Prime Minister Ratnasiri Wickramanayake was reported in the government press last week making the self-evident assertion that there was "a general erosion" of discipline in the country. He was also quoted saying that the government intends putting the (its?) house in order soon, however unpalatable this might be.
If yesterdays reported news that Presidential Secretary K. Balapatabendis son, Harendra, has been told to withdraw from the race to become the new Basnayake Nilame of the Kataragama Devale is correct, then it is a positive sign that the prime minister, who is winning many admirers for his outspoken candour, was not indulging in empty rhetoric. The rulers of the nation, hopefully, are turning the lamp inwards and taking a long hard look at themselves.
If our leaders want the people of this country to be disciplined, then they must be disciplined themselves. It is useless demanding discipline of the many while the few at the top enjoying the perks of elected office are anything but disciplined themselves. The size of the cabinet is one manifestation of the President of the Republic who is also the Head of Government, being totally unable to resist the demands of loyalists and supporters as well as the dictates of opportunist politics accounting for crossovers and suchlike, and limiting her government to proportions commensurate with the needs of a small country with a cash-strapped economy.

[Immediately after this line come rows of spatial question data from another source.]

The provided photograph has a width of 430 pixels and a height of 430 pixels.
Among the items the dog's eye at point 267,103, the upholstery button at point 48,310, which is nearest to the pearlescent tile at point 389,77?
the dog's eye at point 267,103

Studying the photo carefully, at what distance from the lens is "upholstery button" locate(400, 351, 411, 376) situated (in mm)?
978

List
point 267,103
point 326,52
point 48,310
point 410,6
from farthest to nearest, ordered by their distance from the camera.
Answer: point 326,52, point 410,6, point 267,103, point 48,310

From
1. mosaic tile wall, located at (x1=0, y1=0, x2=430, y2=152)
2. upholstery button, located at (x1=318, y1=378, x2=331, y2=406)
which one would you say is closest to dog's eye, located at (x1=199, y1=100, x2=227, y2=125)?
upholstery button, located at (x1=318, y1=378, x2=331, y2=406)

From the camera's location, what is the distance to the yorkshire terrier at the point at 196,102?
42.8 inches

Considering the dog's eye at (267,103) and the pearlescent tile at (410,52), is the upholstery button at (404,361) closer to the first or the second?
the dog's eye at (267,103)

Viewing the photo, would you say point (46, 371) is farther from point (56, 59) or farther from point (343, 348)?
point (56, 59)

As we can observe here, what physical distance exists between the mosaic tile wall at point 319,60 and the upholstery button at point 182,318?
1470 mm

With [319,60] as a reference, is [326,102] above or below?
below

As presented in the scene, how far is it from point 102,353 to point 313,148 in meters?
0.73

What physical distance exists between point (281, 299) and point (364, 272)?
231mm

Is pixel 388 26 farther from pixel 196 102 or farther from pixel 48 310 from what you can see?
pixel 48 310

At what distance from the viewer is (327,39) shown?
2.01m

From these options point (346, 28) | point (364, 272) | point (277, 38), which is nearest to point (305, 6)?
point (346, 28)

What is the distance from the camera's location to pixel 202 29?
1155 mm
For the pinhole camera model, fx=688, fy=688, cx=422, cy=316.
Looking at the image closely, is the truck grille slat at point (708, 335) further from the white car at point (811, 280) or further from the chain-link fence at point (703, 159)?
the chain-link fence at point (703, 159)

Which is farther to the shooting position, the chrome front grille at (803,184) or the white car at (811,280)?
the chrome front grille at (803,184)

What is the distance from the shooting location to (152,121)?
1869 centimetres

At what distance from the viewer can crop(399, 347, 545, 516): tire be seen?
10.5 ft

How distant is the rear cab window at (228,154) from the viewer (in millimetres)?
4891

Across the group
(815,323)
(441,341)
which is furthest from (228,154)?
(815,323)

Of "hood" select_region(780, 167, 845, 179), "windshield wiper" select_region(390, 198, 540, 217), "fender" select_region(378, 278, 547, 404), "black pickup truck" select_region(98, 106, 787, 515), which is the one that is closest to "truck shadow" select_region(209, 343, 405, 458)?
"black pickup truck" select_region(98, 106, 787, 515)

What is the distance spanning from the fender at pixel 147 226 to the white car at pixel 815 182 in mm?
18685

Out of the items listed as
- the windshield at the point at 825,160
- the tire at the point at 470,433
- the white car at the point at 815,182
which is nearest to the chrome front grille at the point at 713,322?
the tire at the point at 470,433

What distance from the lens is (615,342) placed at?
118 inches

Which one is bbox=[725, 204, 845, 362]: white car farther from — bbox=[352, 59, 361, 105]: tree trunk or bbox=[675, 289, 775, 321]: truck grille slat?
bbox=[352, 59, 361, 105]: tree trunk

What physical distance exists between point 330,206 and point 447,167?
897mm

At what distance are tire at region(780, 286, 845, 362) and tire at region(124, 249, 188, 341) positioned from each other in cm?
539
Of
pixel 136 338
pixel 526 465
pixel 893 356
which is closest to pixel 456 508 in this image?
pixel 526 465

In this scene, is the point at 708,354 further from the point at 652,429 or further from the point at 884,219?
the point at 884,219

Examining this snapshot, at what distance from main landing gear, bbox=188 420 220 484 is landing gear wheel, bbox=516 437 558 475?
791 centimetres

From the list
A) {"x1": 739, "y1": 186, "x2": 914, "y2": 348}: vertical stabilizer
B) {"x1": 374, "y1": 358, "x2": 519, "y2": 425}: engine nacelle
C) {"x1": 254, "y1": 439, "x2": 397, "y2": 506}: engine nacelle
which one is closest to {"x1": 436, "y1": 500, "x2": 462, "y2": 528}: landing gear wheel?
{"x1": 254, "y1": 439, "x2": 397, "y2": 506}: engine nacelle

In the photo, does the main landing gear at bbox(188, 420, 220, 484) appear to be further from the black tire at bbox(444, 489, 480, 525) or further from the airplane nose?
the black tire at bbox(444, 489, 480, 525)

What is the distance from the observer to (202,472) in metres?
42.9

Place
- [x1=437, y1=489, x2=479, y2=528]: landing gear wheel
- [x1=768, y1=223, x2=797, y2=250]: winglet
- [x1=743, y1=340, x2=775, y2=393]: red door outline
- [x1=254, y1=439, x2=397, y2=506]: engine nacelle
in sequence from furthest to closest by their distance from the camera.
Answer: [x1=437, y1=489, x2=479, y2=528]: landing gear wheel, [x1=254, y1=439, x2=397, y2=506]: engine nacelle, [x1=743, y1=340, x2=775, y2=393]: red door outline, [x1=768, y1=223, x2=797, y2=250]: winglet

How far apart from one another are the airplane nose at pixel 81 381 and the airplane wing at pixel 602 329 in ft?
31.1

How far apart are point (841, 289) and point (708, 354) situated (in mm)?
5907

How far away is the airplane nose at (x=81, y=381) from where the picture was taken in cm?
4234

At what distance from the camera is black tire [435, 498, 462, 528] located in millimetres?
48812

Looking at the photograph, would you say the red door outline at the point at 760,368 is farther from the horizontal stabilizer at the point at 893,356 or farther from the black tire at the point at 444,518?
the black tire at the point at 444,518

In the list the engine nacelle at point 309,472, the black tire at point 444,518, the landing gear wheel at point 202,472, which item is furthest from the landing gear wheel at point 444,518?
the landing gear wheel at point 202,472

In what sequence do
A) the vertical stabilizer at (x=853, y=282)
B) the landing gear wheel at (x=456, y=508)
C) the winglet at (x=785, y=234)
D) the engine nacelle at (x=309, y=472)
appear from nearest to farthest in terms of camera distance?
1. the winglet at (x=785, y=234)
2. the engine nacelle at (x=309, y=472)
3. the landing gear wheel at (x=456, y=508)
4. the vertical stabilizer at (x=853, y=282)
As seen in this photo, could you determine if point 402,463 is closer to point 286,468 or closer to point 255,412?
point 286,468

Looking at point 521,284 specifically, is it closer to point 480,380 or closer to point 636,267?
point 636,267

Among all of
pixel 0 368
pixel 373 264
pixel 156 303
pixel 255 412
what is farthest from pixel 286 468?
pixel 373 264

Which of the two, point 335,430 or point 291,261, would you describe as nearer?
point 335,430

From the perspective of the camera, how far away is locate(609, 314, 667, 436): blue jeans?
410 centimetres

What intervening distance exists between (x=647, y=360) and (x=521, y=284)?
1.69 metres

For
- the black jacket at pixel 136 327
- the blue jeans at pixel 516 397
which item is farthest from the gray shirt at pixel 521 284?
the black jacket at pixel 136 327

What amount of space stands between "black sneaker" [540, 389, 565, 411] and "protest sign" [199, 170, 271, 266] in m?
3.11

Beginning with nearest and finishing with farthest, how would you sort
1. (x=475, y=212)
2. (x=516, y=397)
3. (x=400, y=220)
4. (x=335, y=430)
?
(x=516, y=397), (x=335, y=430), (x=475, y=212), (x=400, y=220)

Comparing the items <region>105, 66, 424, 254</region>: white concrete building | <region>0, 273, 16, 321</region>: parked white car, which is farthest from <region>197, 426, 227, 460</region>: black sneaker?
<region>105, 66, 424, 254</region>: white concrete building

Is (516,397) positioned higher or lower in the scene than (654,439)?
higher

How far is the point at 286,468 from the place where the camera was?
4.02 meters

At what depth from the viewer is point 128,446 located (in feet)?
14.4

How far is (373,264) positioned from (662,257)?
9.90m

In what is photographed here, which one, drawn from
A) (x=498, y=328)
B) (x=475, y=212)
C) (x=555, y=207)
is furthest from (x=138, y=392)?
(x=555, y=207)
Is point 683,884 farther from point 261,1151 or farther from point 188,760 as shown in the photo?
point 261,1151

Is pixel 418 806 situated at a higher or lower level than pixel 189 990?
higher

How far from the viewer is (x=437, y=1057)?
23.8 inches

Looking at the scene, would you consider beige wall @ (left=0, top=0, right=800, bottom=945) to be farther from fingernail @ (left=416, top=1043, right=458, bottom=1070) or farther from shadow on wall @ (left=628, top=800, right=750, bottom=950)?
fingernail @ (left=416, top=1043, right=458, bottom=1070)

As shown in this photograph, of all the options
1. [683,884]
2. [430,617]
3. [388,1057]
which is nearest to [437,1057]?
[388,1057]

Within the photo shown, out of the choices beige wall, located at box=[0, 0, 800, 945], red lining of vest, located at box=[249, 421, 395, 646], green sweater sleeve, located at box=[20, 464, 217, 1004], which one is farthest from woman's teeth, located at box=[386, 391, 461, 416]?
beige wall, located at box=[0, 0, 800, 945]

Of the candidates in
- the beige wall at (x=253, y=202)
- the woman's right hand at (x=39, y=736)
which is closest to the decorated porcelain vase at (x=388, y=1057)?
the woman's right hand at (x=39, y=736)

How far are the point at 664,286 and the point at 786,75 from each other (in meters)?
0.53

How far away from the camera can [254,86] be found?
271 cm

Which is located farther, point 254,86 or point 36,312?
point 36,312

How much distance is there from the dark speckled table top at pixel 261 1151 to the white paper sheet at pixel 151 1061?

The kind of carnival weve been seeing from the early days of the government including the size and composition of the delegation to the recent Development Forum in Paris is no pretty picture. Despite ominous signs of deep economic distress, profligacy continues in the highest echelons of government. It is only right that Mr. Balapatabendis son should not run for the post of Basnayake Nilame for the very simple reason that his father occupies a position that can be used to influence the electoral college. Various allegations, true or not, has been made in this regard. Whatever that be, the basic issue is one of propriety and it is obvious that the candidature is improper. Ensuring that he withdraws is Discipline with a capital D.
The "listening and learning" process that occurred recently in Paris would hopefully have benefited both politicians and senior officials from Colombo who participated. The pity is that many of those who do wrong do so not because they do not know any differently, but because it is personally advantageous to act as they do. The President has maintained a deafening silence on the delay in the appointment of the deputy minister of defence. If General Ratwatte did a good job the first time round and if all the accusations that were thrown about the conduct of the Kandy election was untrue, why was there a long delay before he was re-appointed? That is an answer that the President owes the country and one she has not given.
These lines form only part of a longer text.